◆ WORK INSTRUCTIONS ◆
Restate all the material verbatim, except for the pictures.

Items listed in a dataset
## BEGIN
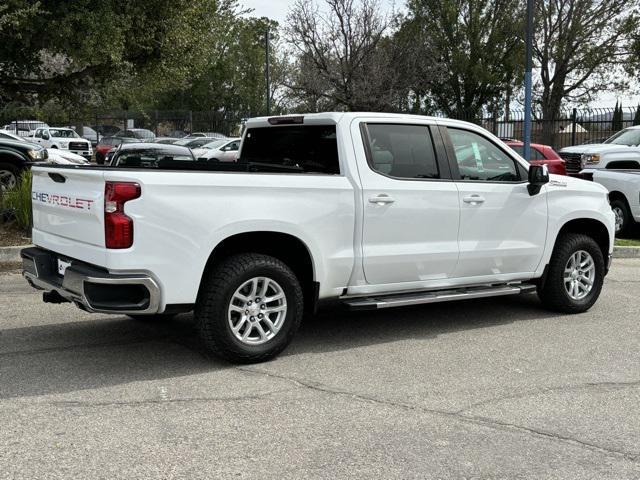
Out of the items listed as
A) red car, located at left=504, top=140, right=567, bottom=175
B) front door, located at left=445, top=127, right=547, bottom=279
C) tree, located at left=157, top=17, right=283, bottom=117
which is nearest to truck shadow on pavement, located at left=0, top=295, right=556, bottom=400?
front door, located at left=445, top=127, right=547, bottom=279

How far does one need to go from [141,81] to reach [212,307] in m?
9.38

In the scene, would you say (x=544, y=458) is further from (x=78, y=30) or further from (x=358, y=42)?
(x=358, y=42)

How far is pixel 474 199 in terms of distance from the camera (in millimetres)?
6445

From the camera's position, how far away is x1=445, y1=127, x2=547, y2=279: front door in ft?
21.2

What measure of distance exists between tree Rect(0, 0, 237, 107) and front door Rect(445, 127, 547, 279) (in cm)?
599

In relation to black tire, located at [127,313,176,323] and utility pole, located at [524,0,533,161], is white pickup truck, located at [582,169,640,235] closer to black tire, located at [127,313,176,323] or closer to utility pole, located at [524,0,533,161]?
utility pole, located at [524,0,533,161]

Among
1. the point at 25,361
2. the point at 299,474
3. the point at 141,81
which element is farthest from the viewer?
the point at 141,81

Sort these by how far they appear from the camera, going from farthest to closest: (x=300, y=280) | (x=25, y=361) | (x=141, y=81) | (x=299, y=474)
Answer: (x=141, y=81), (x=300, y=280), (x=25, y=361), (x=299, y=474)

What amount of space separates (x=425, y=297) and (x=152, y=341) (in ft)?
7.54

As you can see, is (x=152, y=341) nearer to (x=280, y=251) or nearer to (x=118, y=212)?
(x=280, y=251)

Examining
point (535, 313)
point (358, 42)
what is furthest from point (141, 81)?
point (358, 42)

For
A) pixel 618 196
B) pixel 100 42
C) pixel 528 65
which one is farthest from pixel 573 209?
pixel 528 65

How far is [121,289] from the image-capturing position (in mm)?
4918

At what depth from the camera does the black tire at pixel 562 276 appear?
7180 millimetres
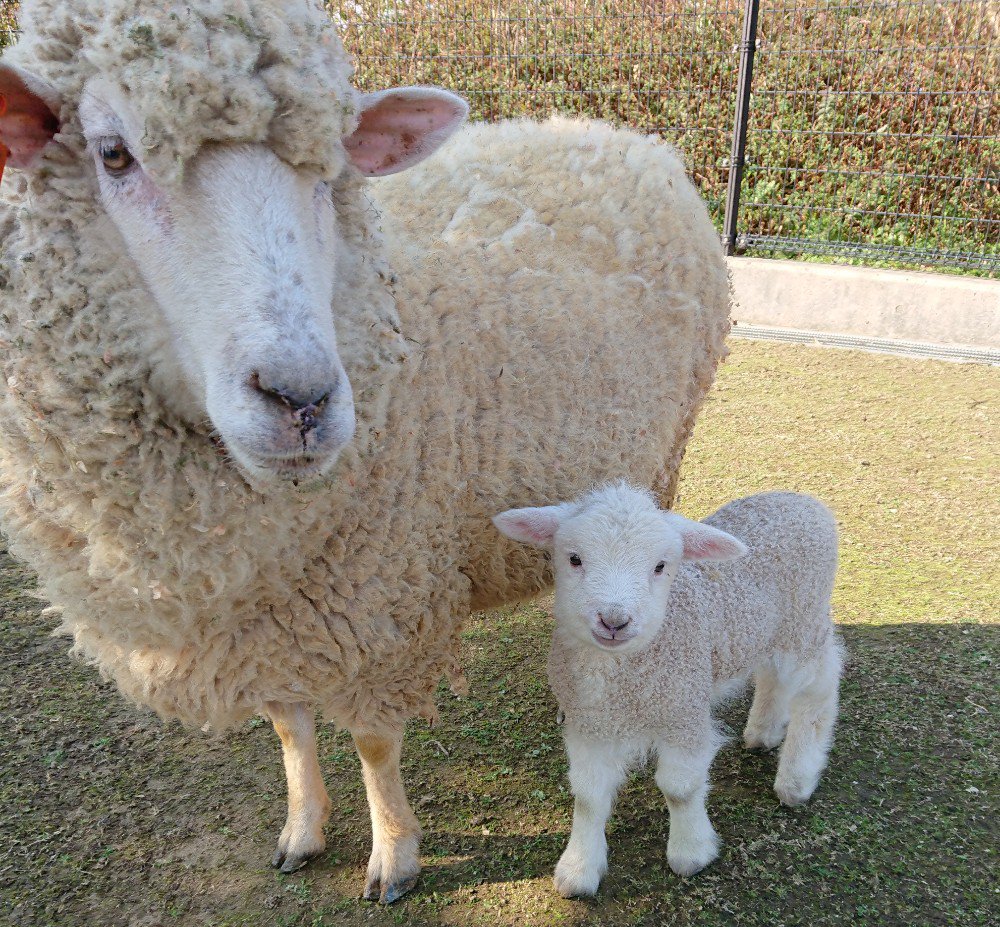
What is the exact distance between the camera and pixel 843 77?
273 inches

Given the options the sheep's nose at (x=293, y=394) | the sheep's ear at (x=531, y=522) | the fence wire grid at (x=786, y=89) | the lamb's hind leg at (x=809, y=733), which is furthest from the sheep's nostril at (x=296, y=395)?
the fence wire grid at (x=786, y=89)

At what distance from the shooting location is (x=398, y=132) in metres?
1.89

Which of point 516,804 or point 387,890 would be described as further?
point 516,804

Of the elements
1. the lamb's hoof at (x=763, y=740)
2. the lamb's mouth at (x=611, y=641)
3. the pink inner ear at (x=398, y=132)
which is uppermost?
the pink inner ear at (x=398, y=132)

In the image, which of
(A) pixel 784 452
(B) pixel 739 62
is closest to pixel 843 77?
(B) pixel 739 62

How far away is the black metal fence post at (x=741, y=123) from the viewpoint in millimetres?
6719

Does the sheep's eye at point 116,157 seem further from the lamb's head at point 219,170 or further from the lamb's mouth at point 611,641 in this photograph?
the lamb's mouth at point 611,641

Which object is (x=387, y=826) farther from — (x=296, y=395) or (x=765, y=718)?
(x=296, y=395)

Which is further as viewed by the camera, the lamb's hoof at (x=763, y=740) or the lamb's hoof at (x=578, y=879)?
the lamb's hoof at (x=763, y=740)

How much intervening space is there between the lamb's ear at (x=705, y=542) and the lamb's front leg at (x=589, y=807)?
54 cm

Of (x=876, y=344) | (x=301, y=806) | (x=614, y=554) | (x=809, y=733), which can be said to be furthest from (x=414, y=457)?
(x=876, y=344)

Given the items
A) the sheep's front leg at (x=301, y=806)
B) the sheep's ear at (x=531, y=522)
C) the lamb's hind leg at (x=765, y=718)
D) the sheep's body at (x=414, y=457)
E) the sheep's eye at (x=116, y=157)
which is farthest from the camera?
the lamb's hind leg at (x=765, y=718)

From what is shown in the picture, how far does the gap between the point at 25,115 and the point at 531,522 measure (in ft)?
4.47

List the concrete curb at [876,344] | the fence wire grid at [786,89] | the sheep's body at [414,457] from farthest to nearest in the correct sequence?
the fence wire grid at [786,89] → the concrete curb at [876,344] → the sheep's body at [414,457]
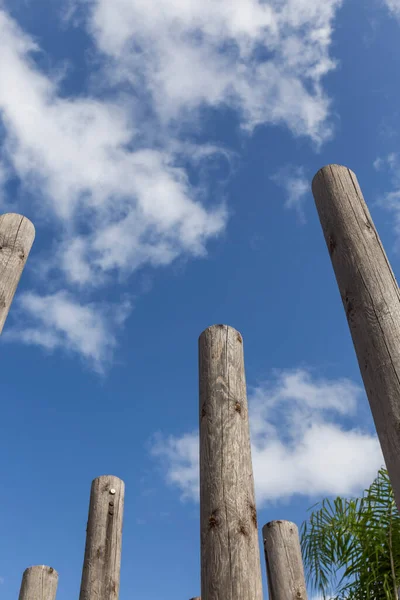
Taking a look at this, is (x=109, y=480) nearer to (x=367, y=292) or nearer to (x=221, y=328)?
(x=221, y=328)

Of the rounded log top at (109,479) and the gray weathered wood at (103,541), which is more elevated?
the rounded log top at (109,479)

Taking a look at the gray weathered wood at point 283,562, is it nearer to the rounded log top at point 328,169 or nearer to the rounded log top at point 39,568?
the rounded log top at point 39,568

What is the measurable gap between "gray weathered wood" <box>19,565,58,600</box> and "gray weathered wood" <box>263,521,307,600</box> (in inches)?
110

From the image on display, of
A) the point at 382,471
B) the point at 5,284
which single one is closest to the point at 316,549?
the point at 382,471

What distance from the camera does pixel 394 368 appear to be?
2438mm

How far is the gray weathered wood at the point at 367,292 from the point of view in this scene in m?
2.38

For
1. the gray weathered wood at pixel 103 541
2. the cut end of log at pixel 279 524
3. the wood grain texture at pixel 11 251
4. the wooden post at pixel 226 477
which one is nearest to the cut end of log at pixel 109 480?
the gray weathered wood at pixel 103 541

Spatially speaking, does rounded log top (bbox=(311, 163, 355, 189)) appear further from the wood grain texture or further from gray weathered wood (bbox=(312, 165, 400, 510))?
the wood grain texture

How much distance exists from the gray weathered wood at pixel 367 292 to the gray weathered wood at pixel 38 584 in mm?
5864

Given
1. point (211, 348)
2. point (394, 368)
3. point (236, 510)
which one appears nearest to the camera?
point (394, 368)

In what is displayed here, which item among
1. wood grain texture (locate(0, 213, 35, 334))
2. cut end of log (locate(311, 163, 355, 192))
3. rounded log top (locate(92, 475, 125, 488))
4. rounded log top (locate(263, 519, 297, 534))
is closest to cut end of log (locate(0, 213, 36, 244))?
wood grain texture (locate(0, 213, 35, 334))

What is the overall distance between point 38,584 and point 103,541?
5.62 ft

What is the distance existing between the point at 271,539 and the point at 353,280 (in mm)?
4166

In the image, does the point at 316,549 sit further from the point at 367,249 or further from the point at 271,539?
the point at 367,249
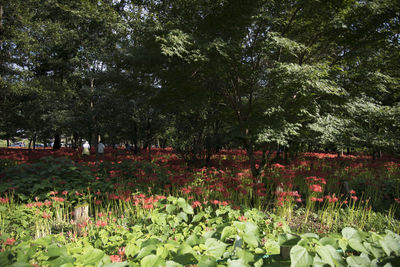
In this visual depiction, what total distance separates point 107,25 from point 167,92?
17.9ft

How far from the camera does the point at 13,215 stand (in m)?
4.06

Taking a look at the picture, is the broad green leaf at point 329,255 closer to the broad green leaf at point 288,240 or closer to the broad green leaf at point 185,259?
the broad green leaf at point 288,240

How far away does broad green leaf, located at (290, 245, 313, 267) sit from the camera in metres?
1.06

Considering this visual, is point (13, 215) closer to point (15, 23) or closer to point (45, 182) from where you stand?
point (45, 182)

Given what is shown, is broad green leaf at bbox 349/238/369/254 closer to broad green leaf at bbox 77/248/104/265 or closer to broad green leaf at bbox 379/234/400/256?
broad green leaf at bbox 379/234/400/256

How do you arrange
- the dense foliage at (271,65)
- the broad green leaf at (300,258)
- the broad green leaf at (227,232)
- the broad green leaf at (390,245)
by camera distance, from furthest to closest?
## END
◆ RESULT OF THE EXERCISE ◆
Out of the items listed as
A) red car, located at left=504, top=140, right=567, bottom=175
B) front door, located at left=445, top=127, right=547, bottom=279
C) tree, located at left=157, top=17, right=283, bottom=117
which is nearest to truck shadow on pavement, located at left=0, top=295, right=556, bottom=400?
front door, located at left=445, top=127, right=547, bottom=279

How far does one need to go from [141,81] to reach [212,307] in m?
9.38

In the scene, would you say (x=544, y=458) is further from (x=78, y=30) or further from (x=358, y=42)?
(x=358, y=42)

How far is pixel 474 199 in terms of distance from the camera (in millimetres)?
6445

From the camera's position, how far away is x1=445, y1=127, x2=547, y2=279: front door in ft?
21.2

What measure of distance exists between tree Rect(0, 0, 237, 107) and front door Rect(445, 127, 547, 279) (in cm)?
599

In relation to black tire, located at [127,313,176,323] and utility pole, located at [524,0,533,161], is white pickup truck, located at [582,169,640,235] closer to black tire, located at [127,313,176,323] or closer to utility pole, located at [524,0,533,161]?
utility pole, located at [524,0,533,161]

Among
1. the point at 25,361
2. the point at 299,474
3. the point at 141,81
which element is farthest from the viewer?
the point at 141,81

Sort these by how far they appear from the camera, going from farthest to closest: (x=300, y=280) | (x=25, y=361) | (x=141, y=81) | (x=299, y=474)
Answer: (x=141, y=81), (x=300, y=280), (x=25, y=361), (x=299, y=474)

What amount of space separates (x=425, y=297) and (x=152, y=341) (in ft)?
7.54

As you can see, is (x=152, y=341) nearer to (x=280, y=251) or nearer to (x=118, y=212)?
(x=280, y=251)

Examining
point (535, 313)
point (358, 42)
what is furthest from point (141, 81)?
point (358, 42)

For
A) pixel 618 196
B) pixel 100 42
C) pixel 528 65
which one is farthest from pixel 573 209?
pixel 528 65

How far is [121,289] from the image-capturing position (in mm)?
4918

At what depth from the camera does the black tire at pixel 562 276 appear?
7180 millimetres
What is the exact distance between the camera and pixel 843 77?
273 inches

Given the options the sheep's nose at (x=293, y=394) | the sheep's ear at (x=531, y=522) | the fence wire grid at (x=786, y=89) | the lamb's hind leg at (x=809, y=733), which is furthest from the sheep's nostril at (x=296, y=395)?
the fence wire grid at (x=786, y=89)

At what distance from the shooting location is (x=398, y=132) in metres?
1.89

Which of point 516,804 or point 387,890 would be described as further?
point 516,804

Of the elements
1. the lamb's hoof at (x=763, y=740)
2. the lamb's mouth at (x=611, y=641)
3. the pink inner ear at (x=398, y=132)
which is uppermost?
the pink inner ear at (x=398, y=132)

In the image, which of
(A) pixel 784 452
(B) pixel 739 62
is closest to pixel 843 77?
(B) pixel 739 62

How far away is the black metal fence post at (x=741, y=123) from the viewpoint in millimetres?
6719

Does the sheep's eye at point 116,157 seem further from the lamb's head at point 219,170 or further from the lamb's mouth at point 611,641 in this photograph?
the lamb's mouth at point 611,641

Which object is (x=387, y=826) farther from — (x=296, y=395) or (x=765, y=718)?
(x=296, y=395)

Which is further as viewed by the camera, the lamb's hoof at (x=763, y=740) or the lamb's hoof at (x=578, y=879)?
the lamb's hoof at (x=763, y=740)

How much intervening space is there between the lamb's ear at (x=705, y=542) and the lamb's front leg at (x=589, y=807)?
54 cm

Of (x=876, y=344) | (x=301, y=806) | (x=614, y=554) | (x=809, y=733), which can be said to be furthest from (x=414, y=457)?
(x=876, y=344)

Given the items
A) the sheep's front leg at (x=301, y=806)
B) the sheep's ear at (x=531, y=522)
C) the lamb's hind leg at (x=765, y=718)
D) the sheep's body at (x=414, y=457)
E) the sheep's eye at (x=116, y=157)
which is farthest from the camera?
the lamb's hind leg at (x=765, y=718)

From what is shown in the picture, how far does the gap between the point at 25,115 and the point at 531,522 measure (in ft)?
4.47

List the concrete curb at [876,344] | the fence wire grid at [786,89] | the sheep's body at [414,457] from farthest to nearest in the correct sequence?
the fence wire grid at [786,89] → the concrete curb at [876,344] → the sheep's body at [414,457]
Taking a look at this, is (x=109, y=480) nearer to (x=367, y=292) or nearer to (x=221, y=328)?
(x=221, y=328)

Of the rounded log top at (109,479) and the gray weathered wood at (103,541), which is more elevated?
the rounded log top at (109,479)

Taking a look at the gray weathered wood at point 283,562, is it nearer to the rounded log top at point 328,169 or nearer to the rounded log top at point 39,568?
the rounded log top at point 39,568

What is the measurable gap between "gray weathered wood" <box>19,565,58,600</box> and "gray weathered wood" <box>263,521,307,600</box> (in inches)?
110

From the image on display, of
A) the point at 382,471
B) the point at 5,284
which single one is closest to the point at 316,549?
the point at 382,471

What distance from the camera does pixel 394 368 appear to be?
2438mm

How far is the gray weathered wood at the point at 367,292 from the point of view in this scene in m?
2.38

For
1. the gray weathered wood at pixel 103 541
2. the cut end of log at pixel 279 524
3. the wood grain texture at pixel 11 251
4. the wooden post at pixel 226 477
which one is nearest to the cut end of log at pixel 109 480?
the gray weathered wood at pixel 103 541

Spatially speaking, does rounded log top (bbox=(311, 163, 355, 189)) appear further from the wood grain texture or further from gray weathered wood (bbox=(312, 165, 400, 510))?
the wood grain texture

How much distance exists from the gray weathered wood at pixel 367 292 to the gray weathered wood at pixel 38 584 in mm?
5864

Given
1. point (211, 348)
2. point (394, 368)
3. point (236, 510)
which one appears nearest to the camera?
point (394, 368)

In what is displayed here, which item among
1. wood grain texture (locate(0, 213, 35, 334))
2. cut end of log (locate(311, 163, 355, 192))
3. rounded log top (locate(92, 475, 125, 488))
4. rounded log top (locate(263, 519, 297, 534))
is closest to cut end of log (locate(0, 213, 36, 244))?
wood grain texture (locate(0, 213, 35, 334))

What is the overall distance between point 38,584 and point 103,541?
5.62 ft

What is the distance existing between the point at 271,539 and the point at 353,280 (in mm)?
4166

In the image, does the point at 316,549 sit further from the point at 367,249 or further from the point at 271,539?
the point at 367,249
In this visual depiction, what total distance separates point 107,25 from point 167,92?
17.9ft

How far from the camera does the point at 13,215 stand (in m)?
4.06

Taking a look at the picture, is the broad green leaf at point 329,255 closer to the broad green leaf at point 288,240 or closer to the broad green leaf at point 185,259?
the broad green leaf at point 288,240

How far away does broad green leaf, located at (290, 245, 313, 267) sit from the camera in metres?
1.06

Considering this visual, is point (13, 215) closer to point (15, 23) or closer to point (45, 182) from where you stand?
point (45, 182)

Given what is shown, is broad green leaf at bbox 349/238/369/254 closer to broad green leaf at bbox 77/248/104/265 or closer to broad green leaf at bbox 379/234/400/256?
broad green leaf at bbox 379/234/400/256

How do you arrange
- the dense foliage at (271,65)
- the broad green leaf at (300,258)
- the broad green leaf at (227,232)
- the broad green leaf at (390,245)
by camera distance, from furthest to closest?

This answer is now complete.